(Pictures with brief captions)
┌──
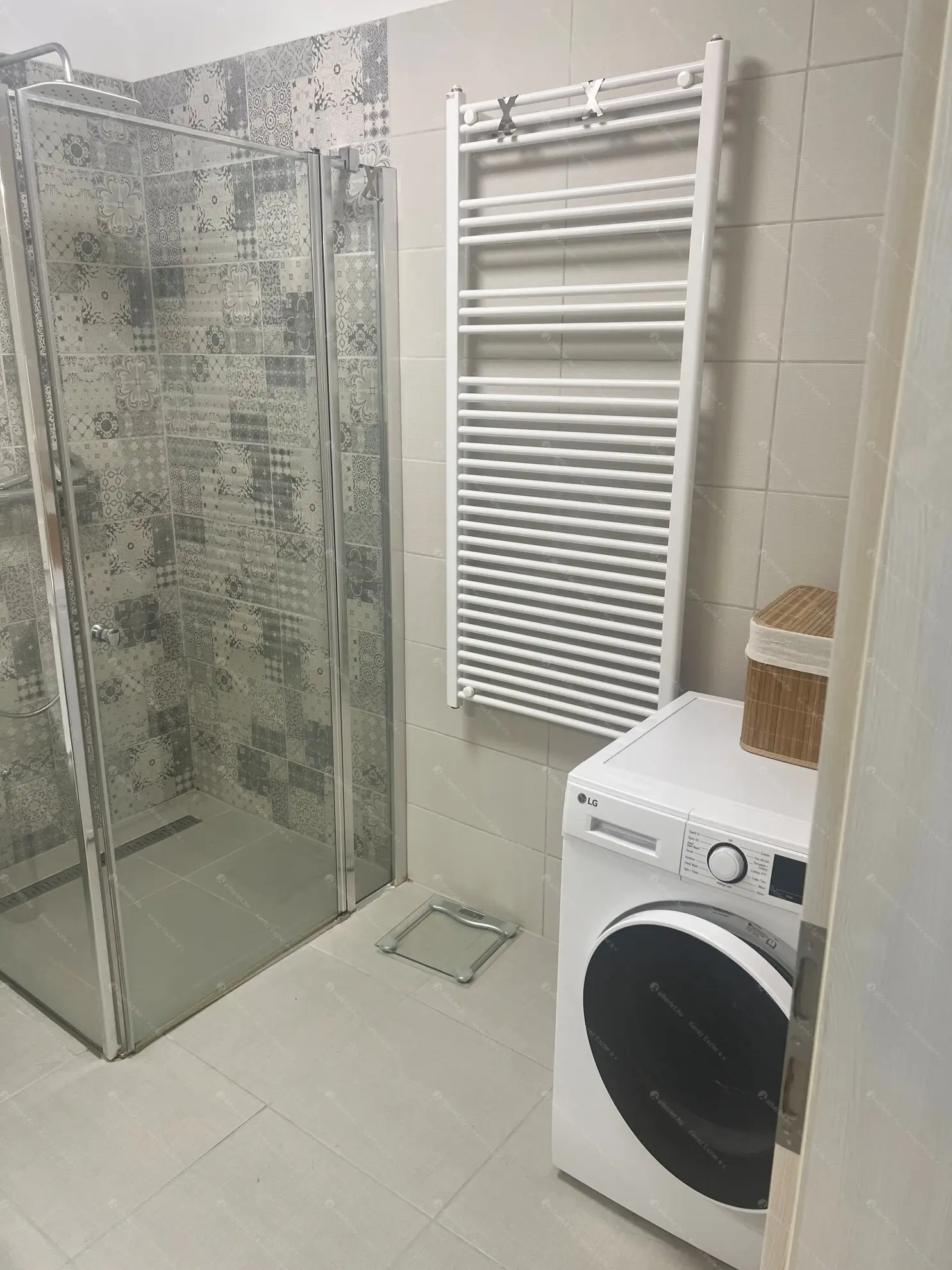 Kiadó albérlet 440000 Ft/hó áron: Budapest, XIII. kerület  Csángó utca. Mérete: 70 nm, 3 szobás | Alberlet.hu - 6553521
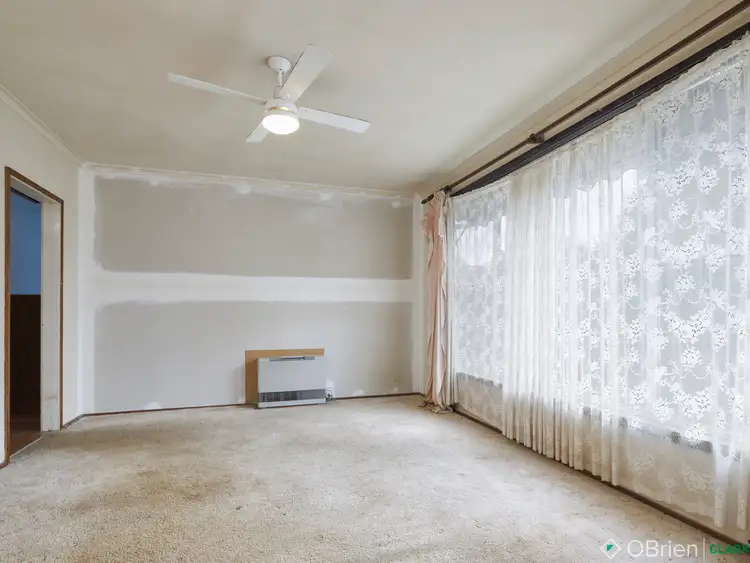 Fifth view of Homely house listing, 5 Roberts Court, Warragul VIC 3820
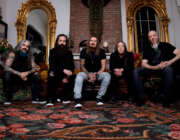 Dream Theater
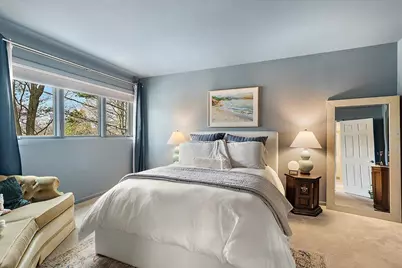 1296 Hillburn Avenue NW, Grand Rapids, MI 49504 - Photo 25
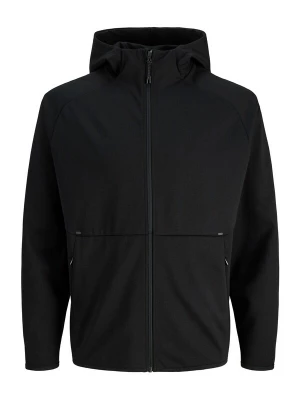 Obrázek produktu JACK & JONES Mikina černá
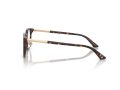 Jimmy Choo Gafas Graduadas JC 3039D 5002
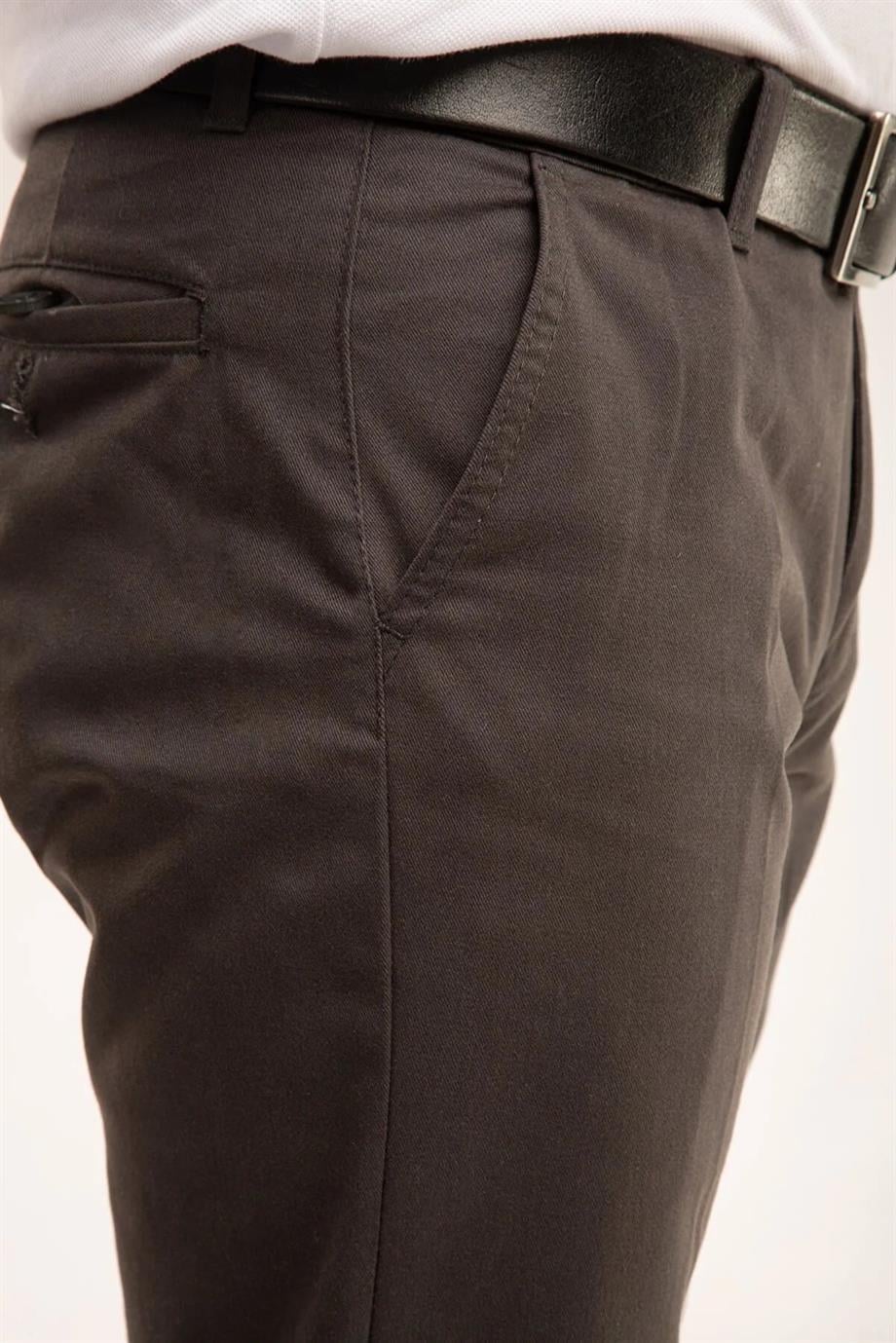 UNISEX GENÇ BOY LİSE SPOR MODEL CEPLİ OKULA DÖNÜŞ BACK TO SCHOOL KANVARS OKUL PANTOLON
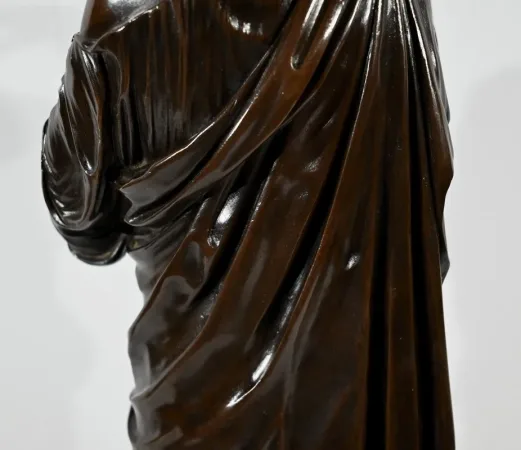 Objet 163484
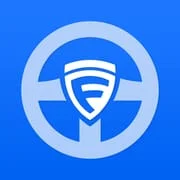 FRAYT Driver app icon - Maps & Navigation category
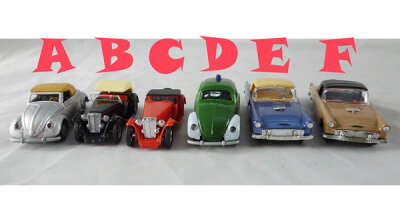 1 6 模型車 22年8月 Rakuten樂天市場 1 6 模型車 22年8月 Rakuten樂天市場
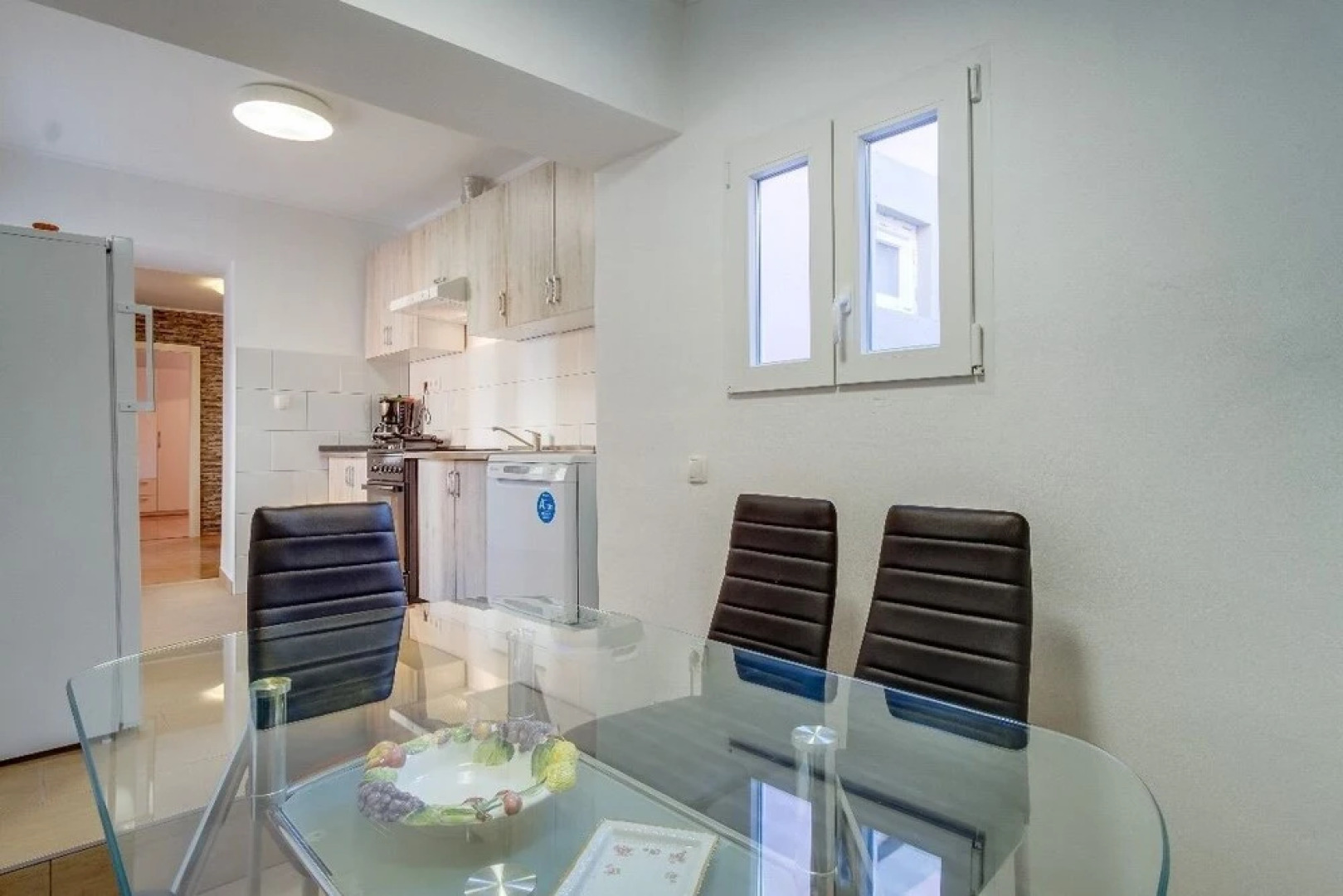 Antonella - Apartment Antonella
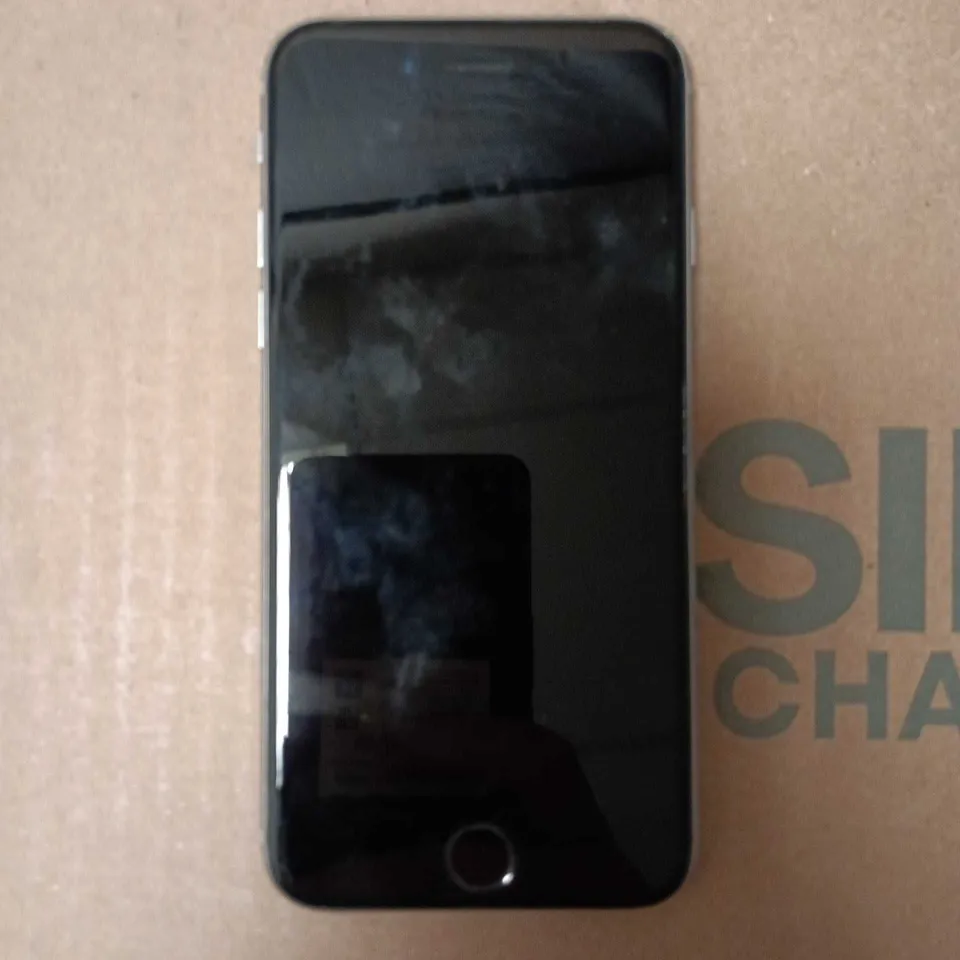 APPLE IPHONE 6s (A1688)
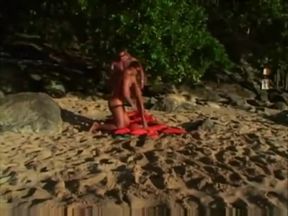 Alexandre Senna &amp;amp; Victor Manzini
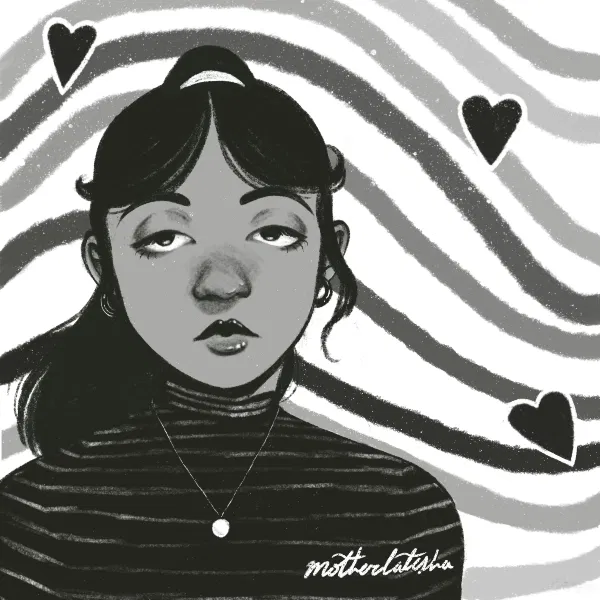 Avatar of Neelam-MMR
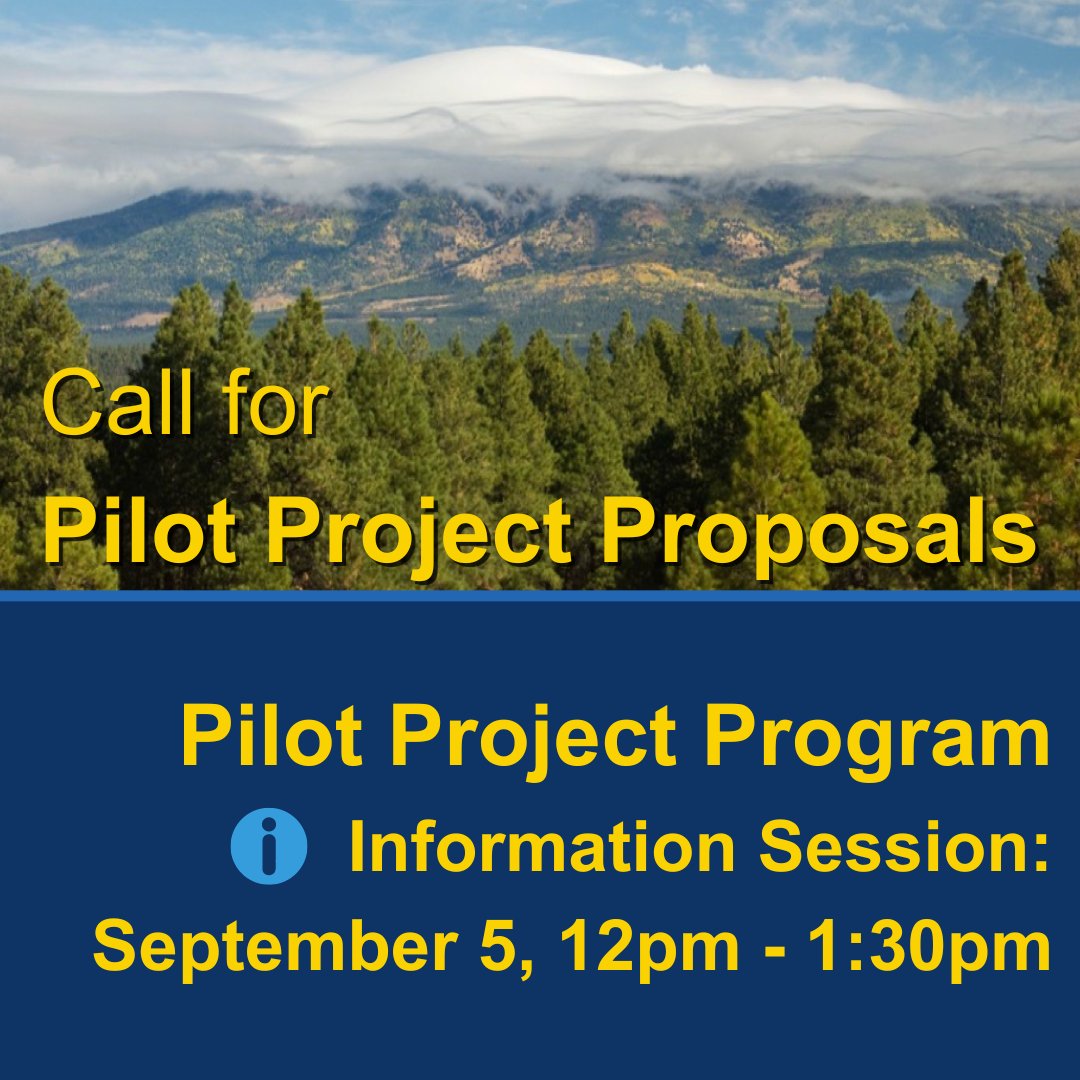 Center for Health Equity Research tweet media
└──
**Task details:**
Please copy the caption of every entry above word for word, one per line, leaving out the pictures.

**Expected answer:**
 Kiadó albérlet 440000 Ft/hó áron: Budapest, XIII. kerület  Csángó utca. Mérete: 70 nm, 3 szobás | Alberlet.hu - 6553521
 Fifth view of Homely house listing, 5 Roberts Court, Warragul VIC 3820
 Dream Theater
 1296 Hillburn Avenue NW, Grand Rapids, MI 49504 - Photo 25
 Obrázek produktu JACK & JONES Mikina černá
 Jimmy Choo Gafas Graduadas JC 3039D 5002
 UNISEX GENÇ BOY LİSE SPOR MODEL CEPLİ OKULA DÖNÜŞ BACK TO SCHOOL KANVARS OKUL PANTOLON
 Objet 163484
 FRAYT Driver app icon - Maps & Navigation category
 1 6 模型車 22年8月 Rakuten樂天市場 1 6 模型車 22年8月 Rakuten樂天市場
 Antonella - Apartment Antonella
 APPLE IPHONE 6s (A1688)
 Alexandre Senna &amp;amp; Victor Manzini
 Avatar of Neelam-MMR
 Center for Health Equity Research tweet media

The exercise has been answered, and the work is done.